The most intense, fastest-moving and longest-distance version of these is known as a derecho. These most severe thunderstorm complexes can bring wind damage to a large area, along a path covering hundreds of miles.

A derecho is challenging to predict, but there is a possibility of a derecho forming in the thunderstorm pattern this week. Derechoes evolve from thunderstorm complexes.

Depending on exactly where the parent complex of storms forms, the derecho could then track from the Midwest into part of the central Appalachians and the coastal mid-Atlantic given the steering winds and building heat to the south expected later this week.

The pattern of building heat over the West and southern High Plains, as well as complexes of thunderstorms riding southeastward over the Midwest and into part of the mid-Atlantic was discussed in AccuWeather.com's Summer 2013 Forecast.

More details on the thunderstorm complexes and potential derecho will be covered on AccuWeather.com by way of additional news stories, expert videos and forecasts this week.

EDITOR'S NOTE: This story was written by Alex Sosnowski, expert senior meteorologist for AccuWeather.com.



I'm sure they will find some way to link this to global warming.

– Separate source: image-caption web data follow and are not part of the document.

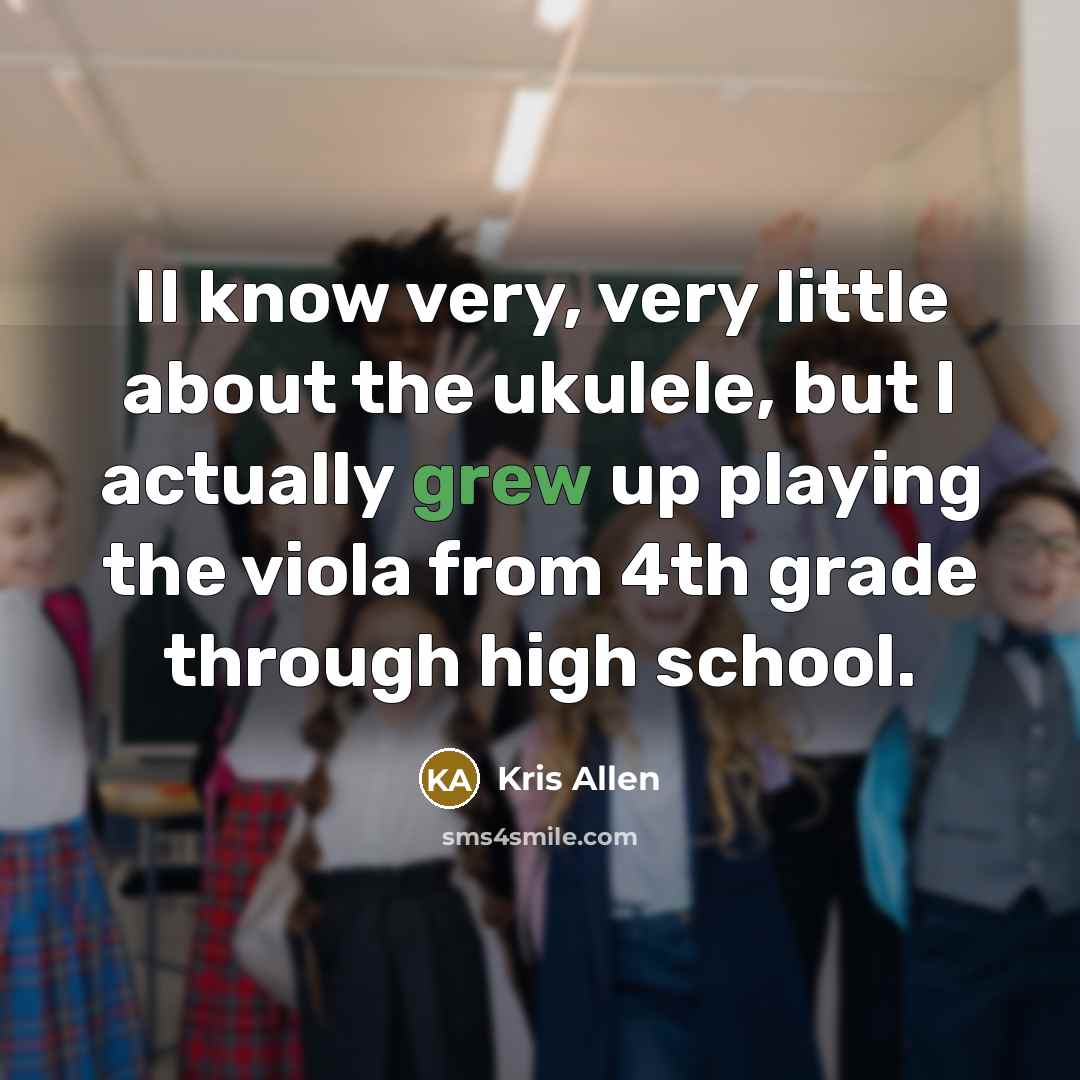 “II know very, very little about the ukulele, but I actually grew up playing the viola from 4th grade through high school.” quote by Kris Allen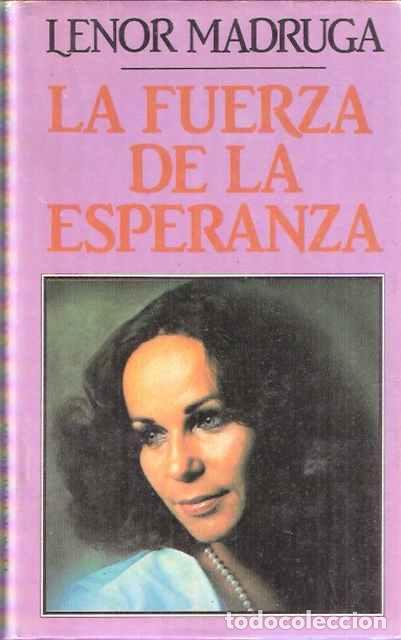 Libros de segunda mano: La fuerza de la esperanza - Madruga, Lenor - Foto 1
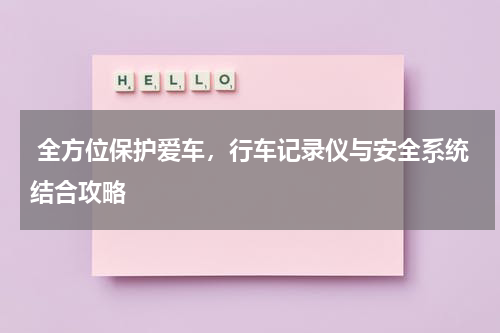  全方位保护爱车，行车记录仪与安全系统结合攻略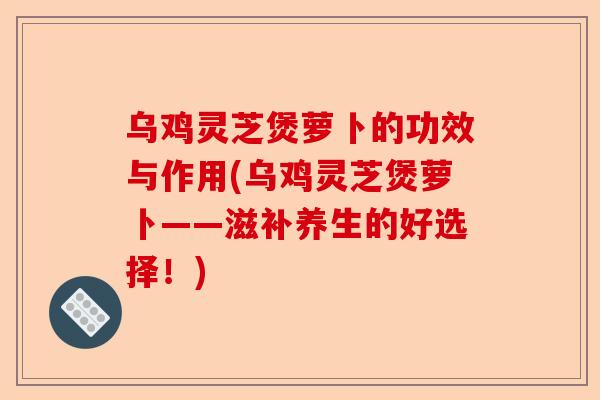 乌鸡灵芝煲萝卜的功效与作用(乌鸡灵芝煲萝卜——滋补养生的好选择!)-第1张图片-卓越灵芝孢子粉 乌鸡灵芝煲萝卜的功效与作用(乌鸡灵芝煲萝卜——滋补养生的好选择!)-第1张图片-卓越灵芝孢子粉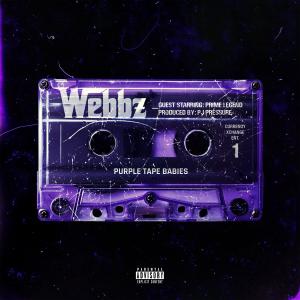 收聽Webbz的Purple Tape Babies (feat. Prime Legend) (Explicit)歌詞歌曲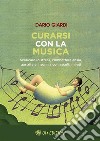 Curarsi con la MusicaScaricare lo stress, combattere ansia, gastrite e insonnia con ascolti mirati. E-book. Formato EPUB ebook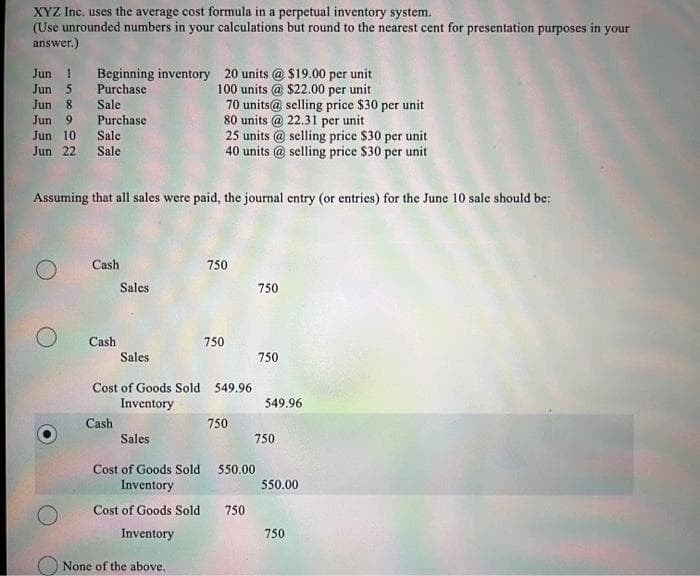 XYZ Inc. uses the average cost formula in a perpetual inventory system.
(Use unrounded numbers in your calculations but round to the nearest cent for presentation purposes in your
answer.)
Jun 1
Beginning inventory 20 units @ $19.00 per unit
Purchase
Jun 5
100 units @ $22.00 per unit
Jun 8
Sale
70 units@ selling price $30 per unit
80 units @ 22.31 per unit
Jun 9
Purchase
Jun 10
Sale
Jun 22 Sale
Assuming that all sales were paid, the journal entry (or entries) for the June 10 sale should be:
O
Cash
Cash
Sales
Cash
Sales
Sales
25 units @ selling price $30 per unit
40 units @ selling price $30 per unit
Cost of Goods Sold 549.96
Inventory
Cost of Goods Sold
Inventory
Cost of Goods Sold
Inventory
None of the above.
750
750
750
550.00
750
750
750
549.96
750
550.00
750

Not to long ago I would have said that also,Now I am beginning to wonder !

Really are you ...

Is that a typo? Drencho maybe? Sounds better.


Weather is always changing.
If you do not want to deal with if then crawl into a deep hole and stay there.
It wasn't that long ago much of northern Ohio was under a mile of ice and go farther back in time and we were under an ocean.


Continents move, Mountain Building, then weathers, erodes, and deposits the sediment. True, weather is changing. Local weather events are becoming more chaotic and damaging.

Note: The Atlantic Thermohaline Circulation system has slowed.


Ohios weather has been boring since I can ever remember. Its either a hot summer or a cooler summer. Been that way since I was a little kid. Its hit or miss and nothing like the steady south where warmth is a guarantee each and every year.

Everyone gets so freaked out these days when a "storm" is about to hit. Blame the media for this.


My arthritis kicks it when there is bad weather about to happen. Usually a day or two in advance. So far, my condition is calling these weather people liars. It's not always right, but it is certainly better than weather predictions by people who get paid to scare us.